Excerpt to read
-- Opening Marker --

The Iranian Kurds diverge not only regionally, but also in religious persuasion. The map above shows only what they officially declare themselves: the majority Sunni, and the minority Shiite Muslims. At home, however, a good number of them practice the Alevi, Yarsan, Yazidi, Christian or Zoroastrian religion. On the basis of their historical experiences, they wisely keep this fact hidden, or they mix their faith with Islamic elements, and refer to it as a particular form of Islam.

Linguistically, like the English and the Americans, the various Kurdish groups are also separated by a common language. According to the 17th-c. Ottoman chronicler Evliya Çelebi, the Kurdish language was invented by Noah’s son, Melik Kürdim, for the province populated by his descendants, but “since Kurdistan is one endless mountainous region, therefore the Kurdish language has no less than twelve versions, which are so different both as to their pronunciation and vocabulary, that they need an interpreter to understand each other.” The majority of the Iranian Kurds, as well as the Iraqi villages along the border speak the Sorani or Central Kurdish dialect, in which they mutually do not understand each other with the twenty million Kurmanji, or Northern Kurdish speakers in Turkey, Northern Iran and Iraq, and with the three million Kurds who speak Pehlewani or Southern Kurdish dialect in Kermanshah and Ilam. The Iranian Kurds speaking the Sorani dialect are proud to have written their literary works since the Middle Ages in the Gorani dialect, which is considered the “most Kurdish” version of the language. However, linguists consider this an independent Iranian language rather than a Kurdish dialect. According to Kurdish consensus, the most beautiful Kurdish dialect is spoken in Hawraman, the most beautiful mountain region of Iran. But Hawramani is also considered by linguists to be an independent Iranian language. And finally, the Kurds living in Iran, who speak in Hawramani, Sorani or Pehlewani, traditionally write in Gorani, and since antiquity live a settled, urban form of life, despise the mainly Kurmanji-speaking nomadic Kurds grazing in the neighboring mountains, and instead share a historical identity with the Lors, who speak a completely different Iranian language.

-- Closing Marker --

Recorded information

-- Opening Marker --

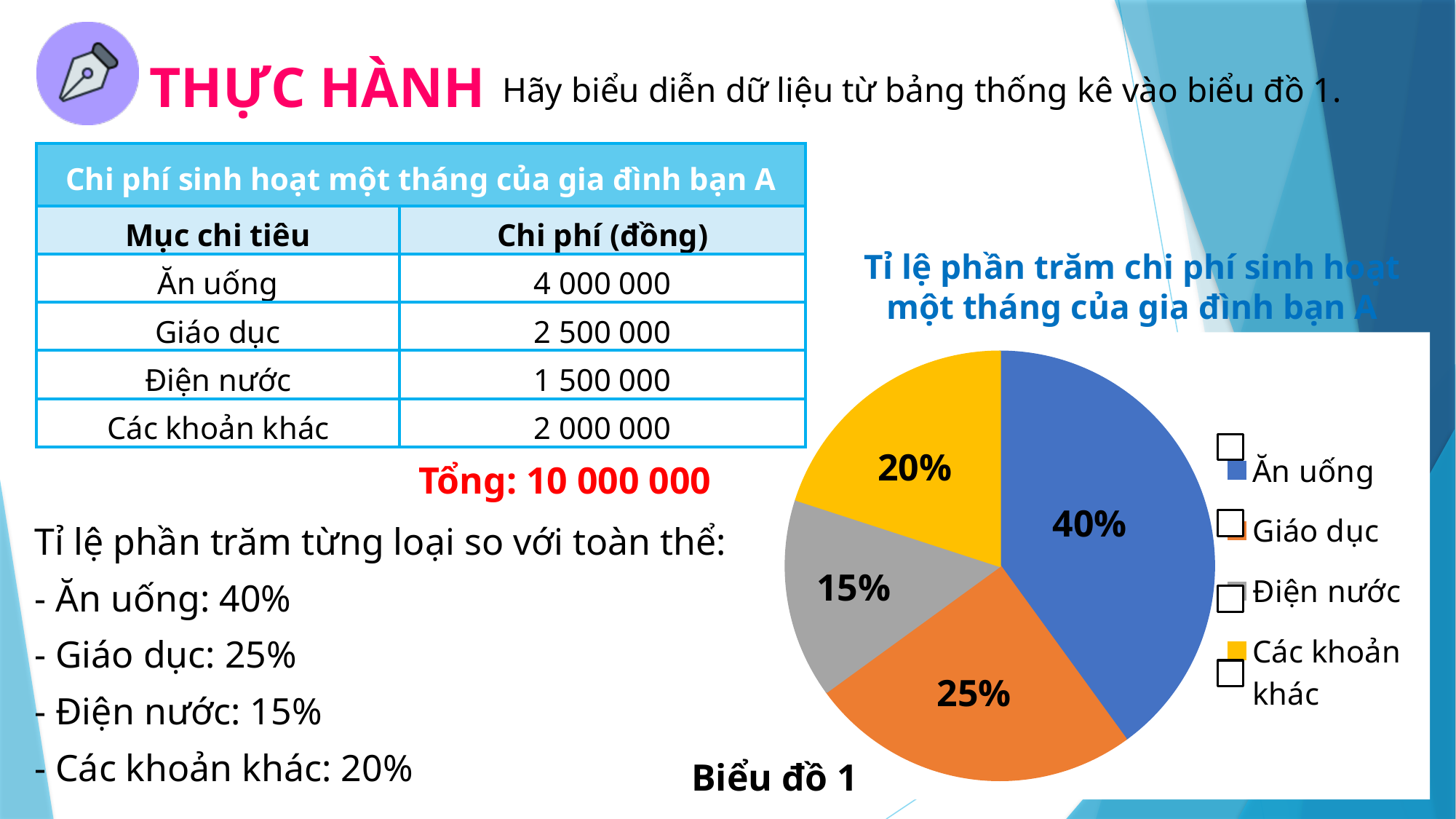
How many slices does the pie chart have? 4 What percentage does the pie chart show for Điện nước? 15% What colour is the Giáo dục slice in the pie chart? Orange What kind of chart is shown on the slide? Pie chart What percentage does the pie chart show for Giáo dục? 25% Which slice is larger in the pie chart, Các khoản khác or Điện nước? Các khoản khác Which category has the largest slice in the pie chart? Ăn uống What percentage does the pie chart show for Ăn uống? 40% What percentage does the pie chart show for Các khoản khác? 20% What is the difference in percentage points between the Ăn uống slice and the Giáo dục slice? 15% Which category has the smallest slice in the pie chart? Điện nước How many entries does the pie chart's legend list? 4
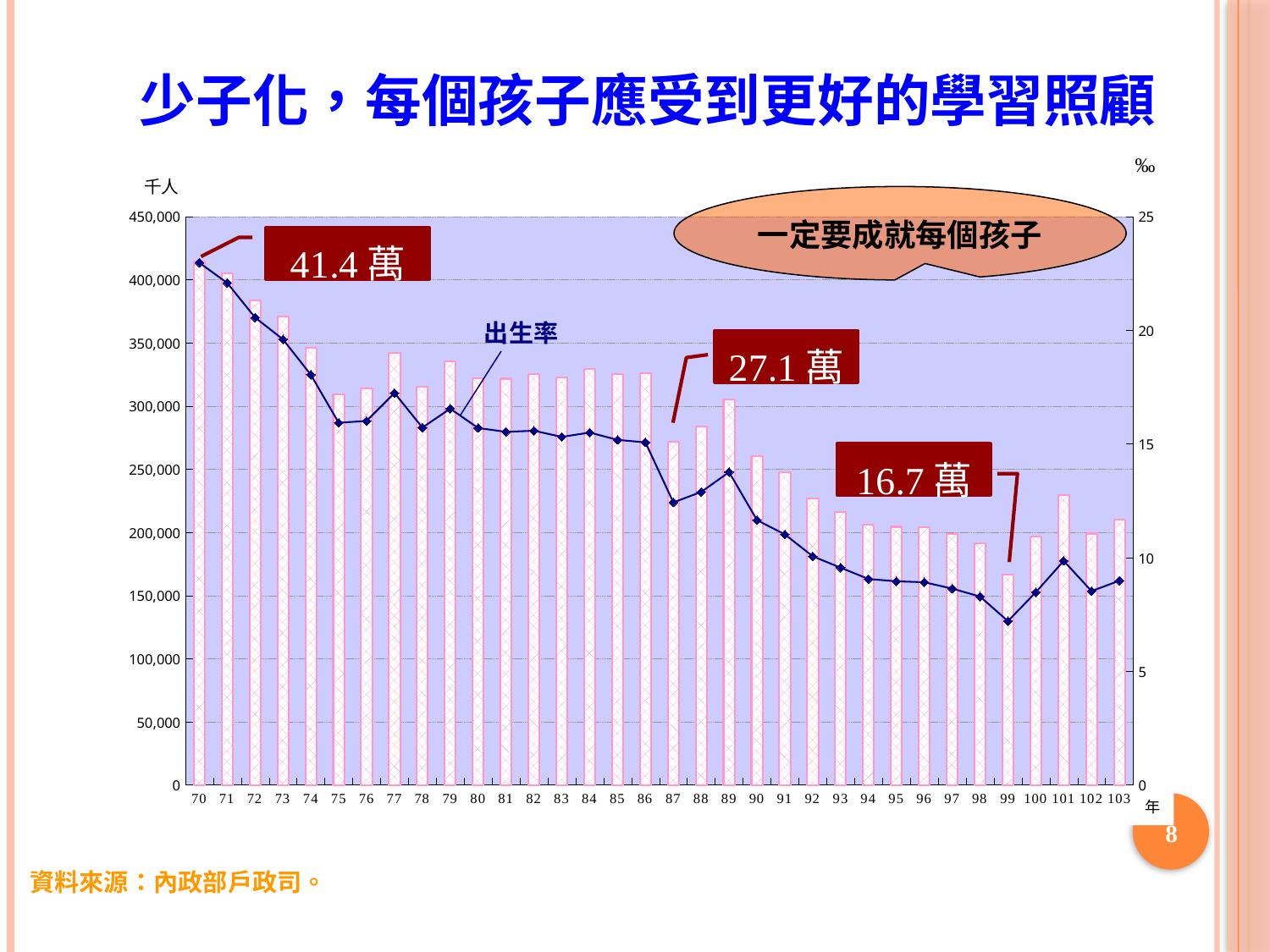
Which year has the shortest bar in the chart? 99 What value does the annotation give for the number of births in year 87? 27.1 萬 Is the bar for year 70 greater or less than 400,000? greater What value does the annotation give for the number of births in year 70? 41.4 萬 What kind of chart is shown on the slide? A combined bar and line chart Is the birth rate (出生率) line value for year 99 greater or less than 10‰? less What value does the annotation give for the number of births in year 99? 16.7 萬 Overall, do the bar values rise or fall from year 70 to year 103? fall How many years are shown along the x axis of the chart? 34 Which year has the tallest bar in the chart? 70 Which year has a taller bar, year 87 or year 99? 87 What is the difference between the annotated values for year 70 and year 99? 24.7 萬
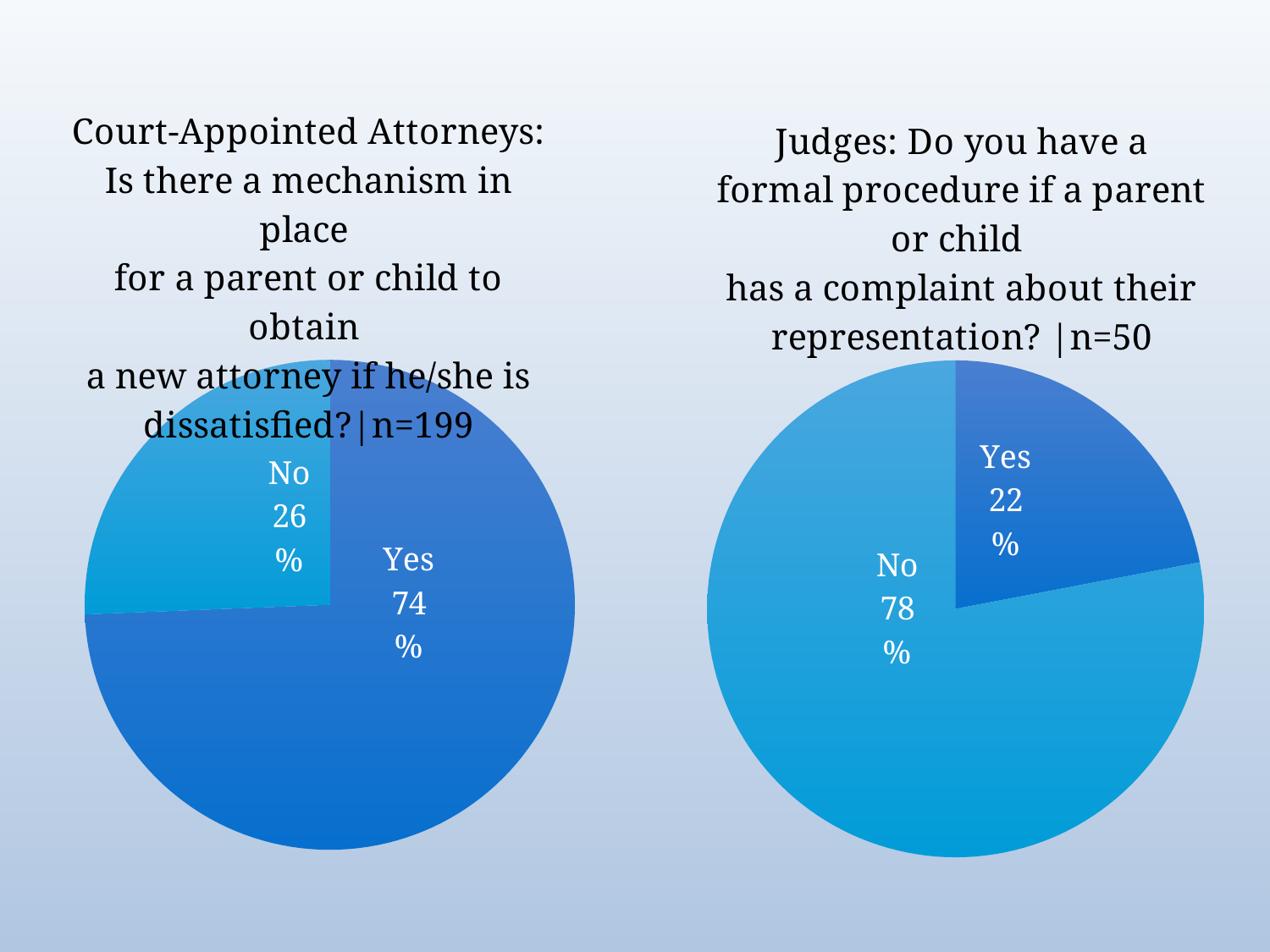
In the left chart (Court-Appointed Attorneys), what is the difference in percentage points between Yes and No? 48 Is the Yes share larger in the left chart (Court-Appointed Attorneys) or the right chart (Judges)? Left chart (Court-Appointed Attorneys) In the right chart (Judges), what percentage answered Yes? 22% In the left chart (Court-Appointed Attorneys), what percentage answered No? 26% What type of chart is the left chart (Court-Appointed Attorneys)? Pie chart In the left chart (Court-Appointed Attorneys), what percentage answered Yes? 74% What is the sample size (n) shown in the title of the right chart (Judges)? n=50 In the right chart (Judges), what percentage answered No? 78% In the left chart (Court-Appointed Attorneys), which response has the larger share? Yes In the right chart (Judges), which response has the smaller share? Yes How many slices does the right chart (Judges) have? 2 In the right chart (Judges), what is the difference in percentage points between No and Yes? 56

-- Closing Marker --

Activity list
A - In the text on Iranian Kurds, which dialect do most Iranian Kurds speak?
B - Reproduce the text on Iranian Kurds from "The Iranian Kurds diverge" to "form of Islam.".

Problem solutions
A - Most Iranian Kurds speak the Sorani, or Central Kurdish, dialect.

B -
The Iranian Kurds diverge not only regionally, but also in religious persuasion. The map above shows only what they officially declare themselves: the majority Sunni, and the minority Shiite Muslims. At home, however, a good number of them practice the Alevi, Yarsan, Yazidi, Christian or Zoroastrian religion. On the basis of their historical experiences, they wisely keep this fact hidden, or they mix their faith with Islamic elements, and refer to it as a particular form of Islam.